RTRT is not the right approach for every product or every release test. Several practical challenges warrant candour before embarking on a programme:

High development cost: The investment in PAT hardware, chemometric model development, validation studies, and regulatory preparation is significant. For smaller organisations, low-volume products, or tests where the surrogate relationship is poorly understood, the return may not justify the approach.

Model maintenance burden: Raw material variability, equipment changes, and process drift can all invalidate an RTRT model that performed well at validation. A robust model monitoring programme — with defined acceptance criteria for ongoing predictions, periodic re-calibration, and clear requalification triggers — is mandatory and is consistently underestimated in initial project scoping.

Multi-market regulatory alignment: While FDA and EMA have both signalled support for RTRT, specific expectations around model complexity, validation batch numbers, in-market monitoring, and acceptable model update procedures vary by market. Global organisations must plan RTRT strategies with a multi-agency perspective from the outset.

A Practical Path Forward

For organisations considering RTRT, the most productive starting point is identifying a single high-impact test where the surrogate relationship is well understood, PAT capability already exists, and the regulatory risk of a novel approach is manageable within the organisation's current regulatory relationship with the relevant agency.
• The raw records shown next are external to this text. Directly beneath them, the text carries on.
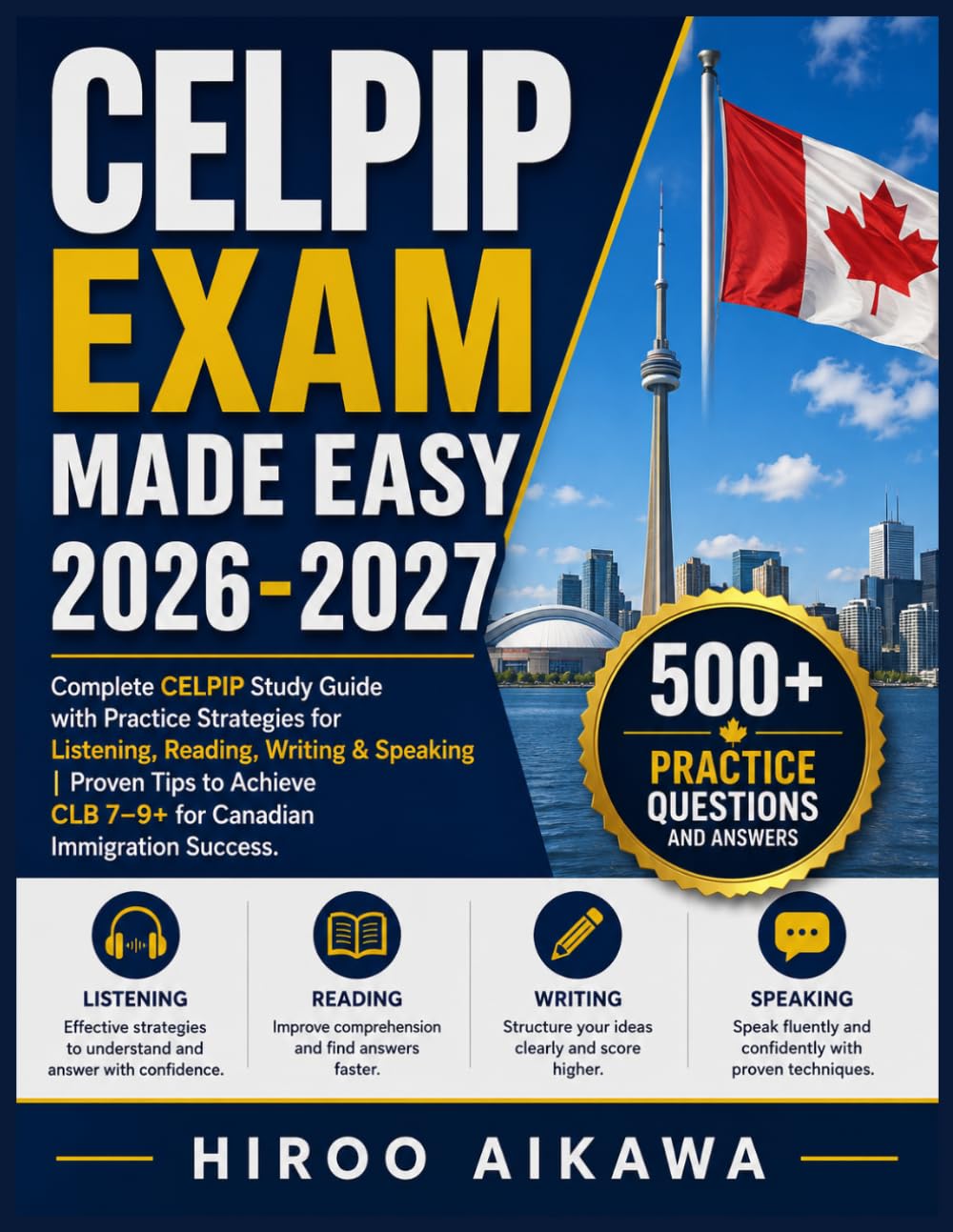 CELPIP EXAM MADE EASY 2026-2027: Complete CELPIP Study Guide with Practice Strategies for Listening, Reading, Writing & Speaking | Proven Tips to Achieve CLB 7–9+ for Canadian Immigration Success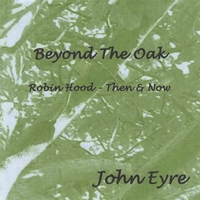 JOHN EYRE: Beyond the Oak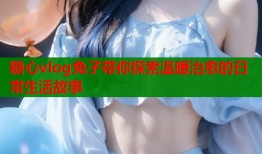 糖心vlog兔子带你探索温暖治愈的日常生活故事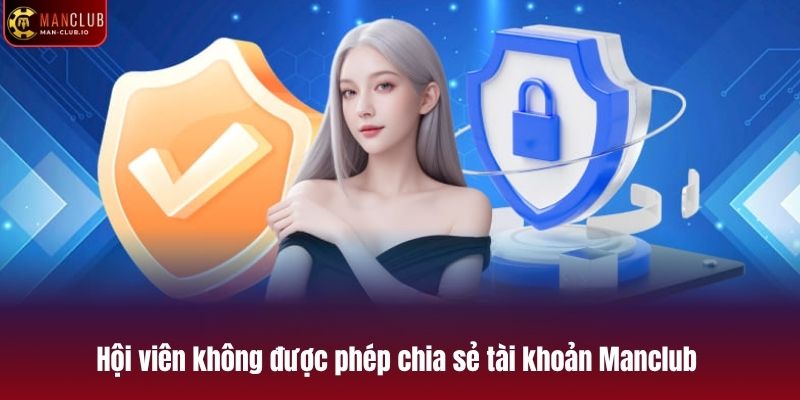 Hội viên không được phép chia sẻ tài khoản Manclub cho bất kỳ ai khác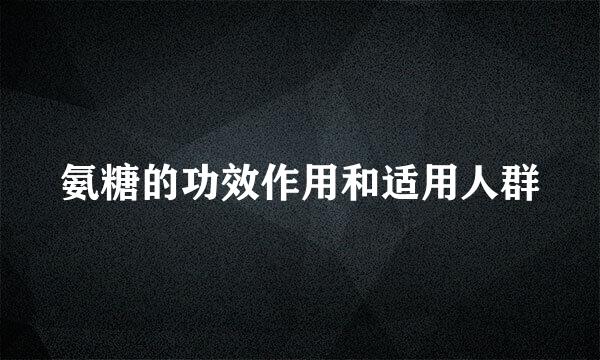 氨糖的功效作用和适用人群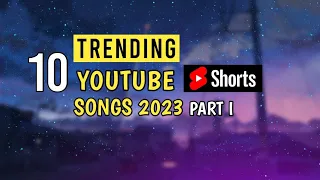 TOP 10 TRENDING Youtube Shorts Songs 2023 | Trending Song 2023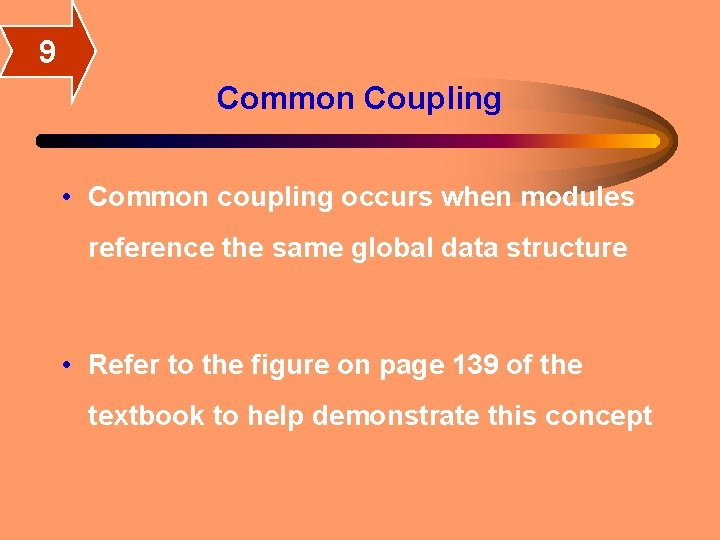 9 Common Coupling • Common coupling occurs when modules reference the same global data 9 Common Coupling • Common coupling occurs when modules reference the same global data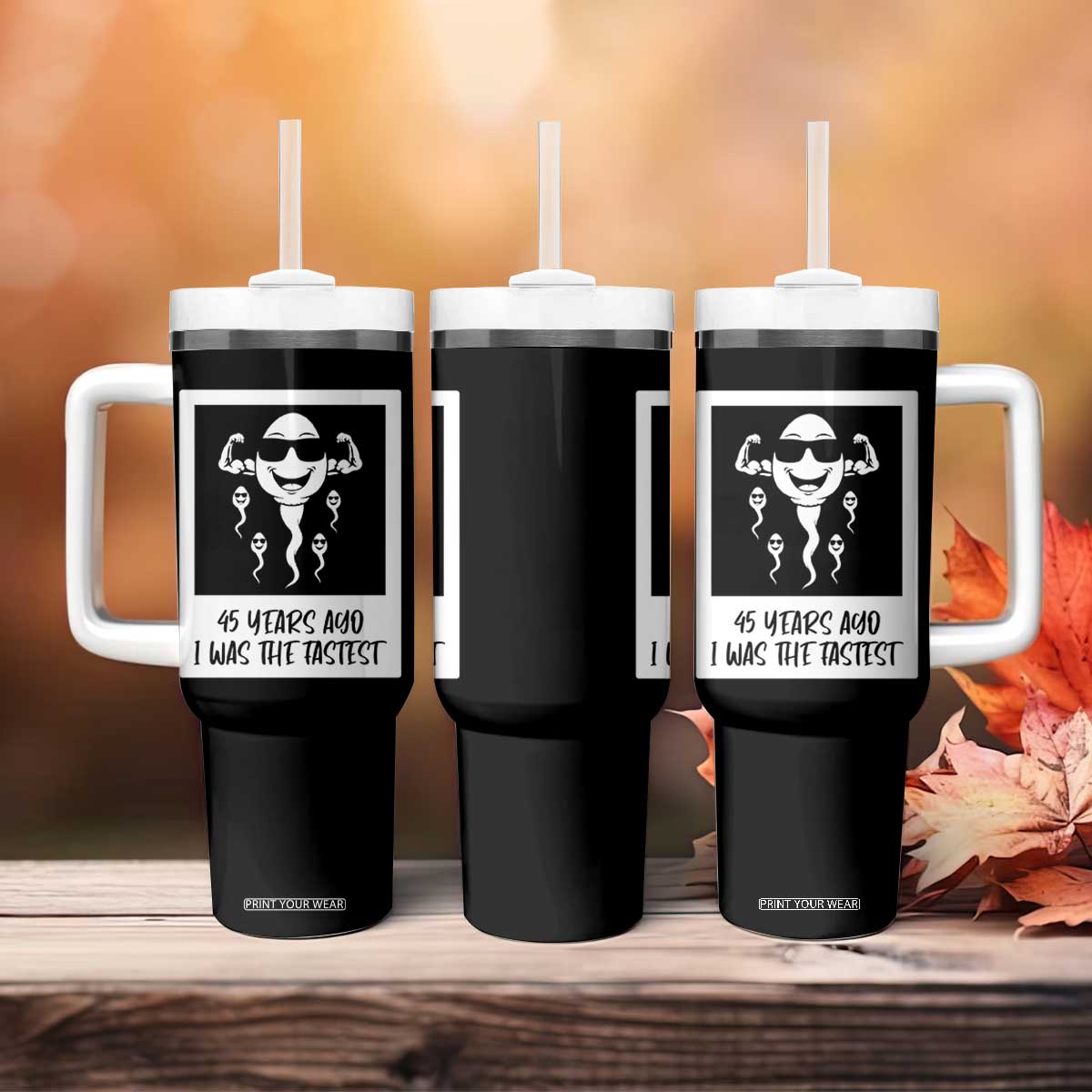 45 Years Ago I Was The Fastest Tumbler With Handle Funny 45th Birthday Gift TS12 Print Your Wear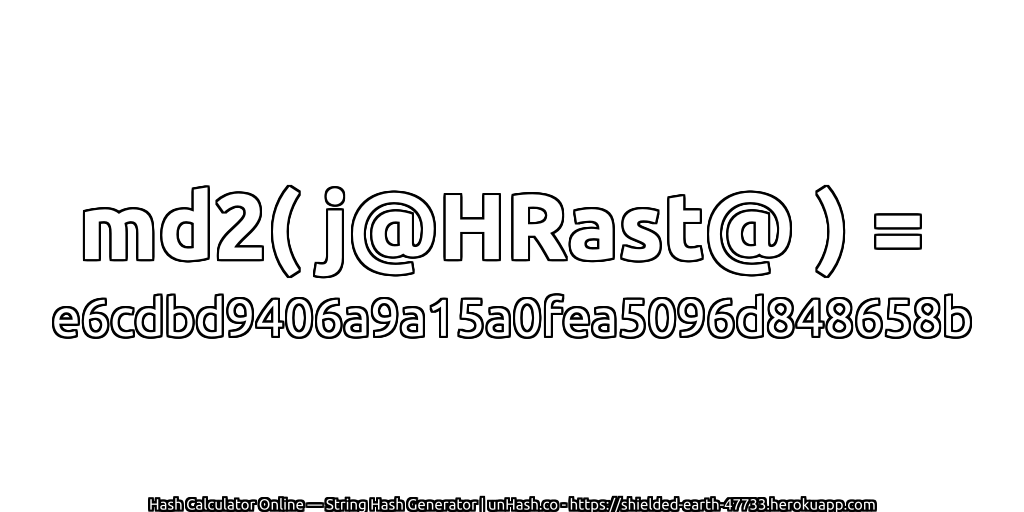 md2( j@HRast@ ) = e6cdbd9406a9a15a0fea5096d848658b | unHash.co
Water content assayed by Karl Fischer titration is a natural first RTRT candidate for solid dosage forms where NIR moisture measurement is already in use: the in-process measurement is well characterised, the surrogate model is relatively straightforward to validate, and the regulatory precedent is growing. From that first application, the organisation builds measurement capability, regulatory confidence, and internal competency in chemometric model management — creating the foundation to expand RTRT to more complex critical quality attributes and additional products over time.

FDA's Quality Modernization initiative reflects a long-term strategic direction, not a short-term programme. For pharmaceutical manufacturers committed to building quality systems that are genuinely predictive rather than retrospective — systems that detect problems before they occur rather than confirming compliance after the fact — RTRT is not a distant aspiration. It is a near-term strategic priority worth investing in now.